Data entries:
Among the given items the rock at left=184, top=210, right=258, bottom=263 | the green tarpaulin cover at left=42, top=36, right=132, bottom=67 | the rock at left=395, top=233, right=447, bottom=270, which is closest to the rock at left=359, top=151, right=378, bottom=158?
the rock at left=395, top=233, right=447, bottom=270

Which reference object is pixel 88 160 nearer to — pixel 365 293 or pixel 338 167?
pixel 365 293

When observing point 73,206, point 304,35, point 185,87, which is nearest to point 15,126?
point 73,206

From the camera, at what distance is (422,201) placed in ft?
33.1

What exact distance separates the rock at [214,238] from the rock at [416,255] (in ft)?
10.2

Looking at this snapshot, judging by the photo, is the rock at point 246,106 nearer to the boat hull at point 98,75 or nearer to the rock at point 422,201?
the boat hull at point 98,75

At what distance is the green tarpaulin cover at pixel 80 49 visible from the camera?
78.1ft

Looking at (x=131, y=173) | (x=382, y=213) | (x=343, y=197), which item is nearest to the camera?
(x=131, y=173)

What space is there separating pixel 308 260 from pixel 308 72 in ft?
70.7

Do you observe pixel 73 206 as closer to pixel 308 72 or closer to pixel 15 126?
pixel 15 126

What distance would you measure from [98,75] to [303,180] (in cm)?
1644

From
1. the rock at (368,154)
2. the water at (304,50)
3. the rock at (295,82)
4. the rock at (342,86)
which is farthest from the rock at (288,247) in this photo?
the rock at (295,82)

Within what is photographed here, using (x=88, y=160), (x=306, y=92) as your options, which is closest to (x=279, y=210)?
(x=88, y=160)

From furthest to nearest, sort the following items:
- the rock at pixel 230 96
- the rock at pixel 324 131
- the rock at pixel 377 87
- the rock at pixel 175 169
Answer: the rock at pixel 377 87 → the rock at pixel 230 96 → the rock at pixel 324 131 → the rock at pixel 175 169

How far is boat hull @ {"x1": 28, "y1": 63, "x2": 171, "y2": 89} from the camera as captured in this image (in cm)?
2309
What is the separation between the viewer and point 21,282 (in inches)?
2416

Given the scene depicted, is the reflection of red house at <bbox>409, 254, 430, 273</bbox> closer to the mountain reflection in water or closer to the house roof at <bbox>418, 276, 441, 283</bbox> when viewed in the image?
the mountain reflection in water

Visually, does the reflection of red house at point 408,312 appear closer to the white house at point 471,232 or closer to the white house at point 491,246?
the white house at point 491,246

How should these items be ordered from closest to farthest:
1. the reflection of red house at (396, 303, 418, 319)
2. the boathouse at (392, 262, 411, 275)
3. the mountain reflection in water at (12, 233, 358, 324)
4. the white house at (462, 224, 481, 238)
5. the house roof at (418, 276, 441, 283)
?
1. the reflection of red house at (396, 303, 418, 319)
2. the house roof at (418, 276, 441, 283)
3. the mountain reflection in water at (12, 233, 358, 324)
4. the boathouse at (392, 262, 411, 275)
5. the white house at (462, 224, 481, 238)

▶ _Exercise_: Please copy out the records between the lines holding "How should these" and "2. the house roof at (418, 276, 441, 283)", both included, reproducing each line unchanged.

▶ _Full solution_:
How should these items be ordered from closest to farthest:
1. the reflection of red house at (396, 303, 418, 319)
2. the boathouse at (392, 262, 411, 275)
3. the mountain reflection in water at (12, 233, 358, 324)
4. the white house at (462, 224, 481, 238)
5. the house roof at (418, 276, 441, 283)
?
1. the reflection of red house at (396, 303, 418, 319)
2. the house roof at (418, 276, 441, 283)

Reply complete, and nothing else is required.